Have any of you had any experience with estrangements? I’m not really talking about ex-spouses, though I suppose if anyone wants to share any hard-earned wisdom from that avenue I’ll certainly be happy to read it. But I really mean estrangement between family members, and I’m particularly interested in parent-child rifts.

(Was it your idea or was it thrust upon you? Was there a reconciliation attempt down the road? and did it work?)

Why, yes, I do have ulterior motives in asking…
I’m OK with sharing why I’m asking, too, but I wasn’t so much starting a pity-me thread (I hope) as I was looking for some outside perspective.

I could really use a little advice here. Maybe those smart Boomers from the why-age-and-experience-makes-you-wiser thread would like to chime in…?

The most famous rift in my family was between my mother and her oldest sister, who didn’t talk for more than 15 years after the sister made a slighting remark about my haircut (I was 7 at the time). Guess that’s not really responsive to your question, though.

My brother hasn’t talked or communicated with our Mother for about 4 years. All because he has a chip on his shoulder.

Mom and I have done everything we can to repair whatever is wrong but he won’t talk to me either. That has driven my brother and I (my best friend) apart as well. We haven’t talked in 3 years. It’s kinda tough as he lives right next door to my Dad. Makes for interesting visits.
Don’t think I can be of much help as I have not been able to fix things for my family. My mother is miserable and heartbroken. We all use to be very close.

I’ve been estranged from my father for 11 years now, although our relationship was never very close since my parents’ divorce.

I’ve come to terms with it. I’ve never lacked positive male role models in my life, so I don’t think I missed out on much. I still speak to my grandparents and aunts and uncles on that side of the family, although we all stay awkwardly silent on the subject of my dad.

My sister, on the other hand, still carries a lot of resentment and anger for him. It makes me sad for her, that she feels the need to carry around that burden.

I doubt I’ll ever seek a reconciliation. I don’t know what the benefit would be for me, since I don’t feel like I’m missing anything by not having him around. He’s a stranger.

My two uncles ( mom’s brothers) didn’t speak to each other for 40+ years.

Because the Dutiful Uncle enlisted for WW2 and saw action, awarded medals, came home alive and was always invisible to his parents. After a few years back from the war, left the state and started his own business in the swampland that is Florida.

The Eldest and Most Perfect Uncle ran away to Alaska ( which was not a state at the time and avoided all service somehow, not really sure what exactly happened and how he did not get into trouble with the Government) but came home a farking hero to my grandparents.

This same Most Perfect Uncle moved and started a competitve business in Florida and got alot of business off of his younger brother’s success and being established there. (By using a very recognizable family name.)

They saw each other at my grandmother’s funeral and everyone was thrilled at the reunion. It was the first time for me to meet The Perfect Uncle and I said something like, " 50 states to the union and you have to move within 50 miles of your younger brother and start a competing business. huh… (except with more teenage assholery on my part. I think that is the only time I ever talked to him, now that I think about it.)

Just because you are blood related to someone does not mean you are automatically friends. If someone keeps crapping on you and you are suppose to look the other way unconditionally because they are family, well, it is time to get a new bunch to hang round who understand respect, encouragement and reciprocity. It will save you alot of grief in the future. My closests friends are all black sheeps in their families.

I have had nothing to do with my father most of my life. He visits my big brother occasionally but we have no love for each other. He even told one of my friends (that he was trying to hook up with, btw) that I wasn’t really his daughter.
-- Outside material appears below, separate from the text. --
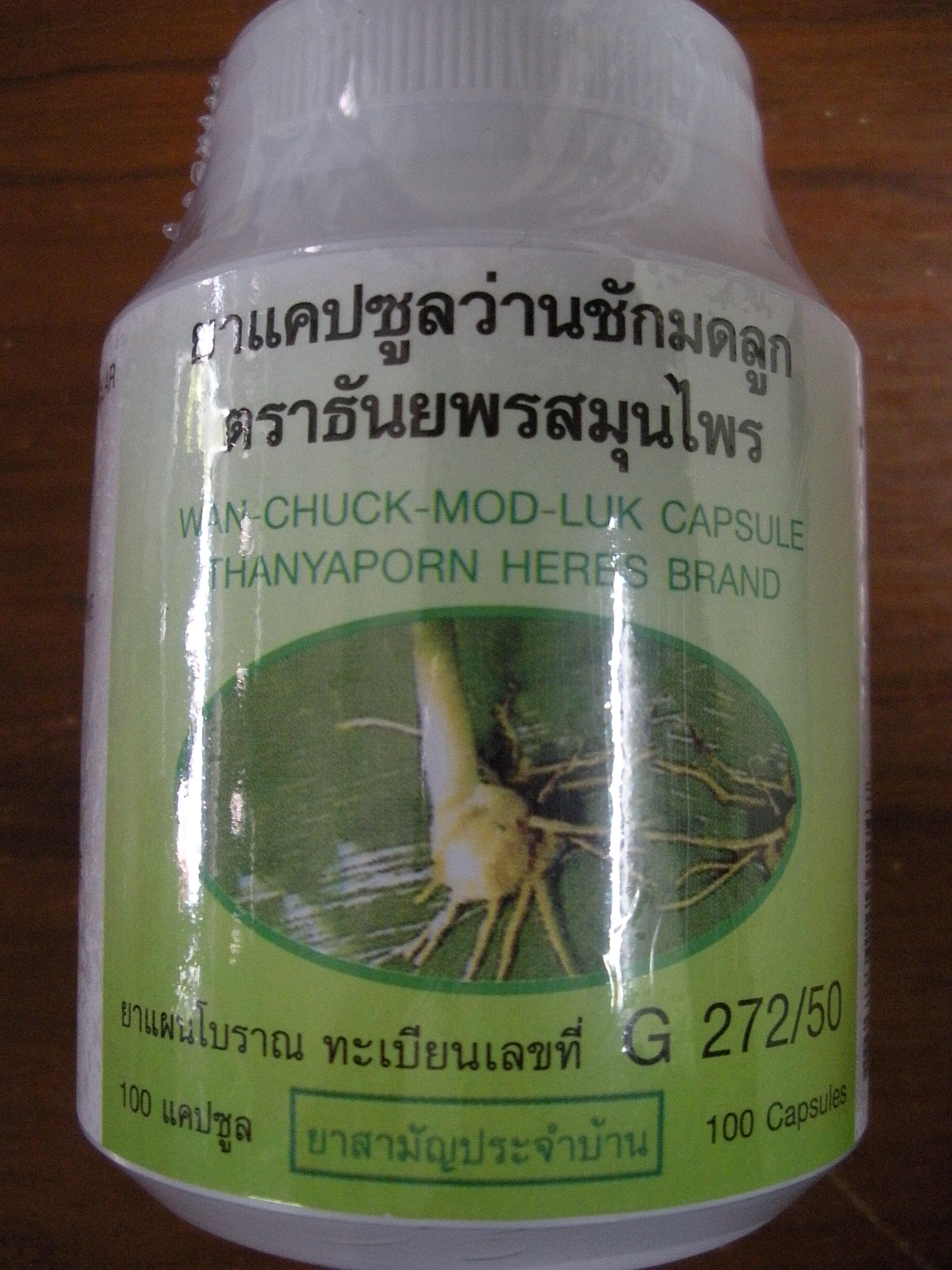 ว่านชักมดลูก แคปซูล ธันยพร (Wan chak mot luk capsules)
There’s no doubt I’m his daughter, unfortunate as it is.

He’s a lazy dead-beat loser who left my mother to tend to the children while he screwed every woman who would have him. She never said one cross word about him either. I saw all this on my own. He never paid a dime of child support and didn’t care a bit about seeing us when we were young. I don’t know why my brother cares to see him now, but I know he expects to hand him a “loan” before the visit is finished.

When my mother passed fifteen years ago, I considered myself an orphan.

Thanks, all - I really appreciate the openness and honesty.

If you don’t mind me asking … could you tell us a little about this “chip” your brother has on his shoulder? I understand that it’s personal and that you may not want to share details.

But one man’s chip on his shoulder is another man’s legitimate greivance.

This actually got right to the heart of what I was looking for without even realizing it when I started the thread.

Your brother has resisted your mother’s efforts … and he’s resisted your efforts (plus, you said you used to be close, so I can assume your efforts meant something) … and he’s resisted the standard societal pressure to have a Norman Rockwall picture postcard family … and he lives right next door to his father, who I presume has said one or two words on the subject …

All that to me sounds like more than a light, casual decision. Is it a matter of stubbornness? Like, if he caved now he’d have to admit “defeat,” or that he was wrong?

My two sisters and I are all estranged from my father. Each estrangement happened independently, and years apart from each other.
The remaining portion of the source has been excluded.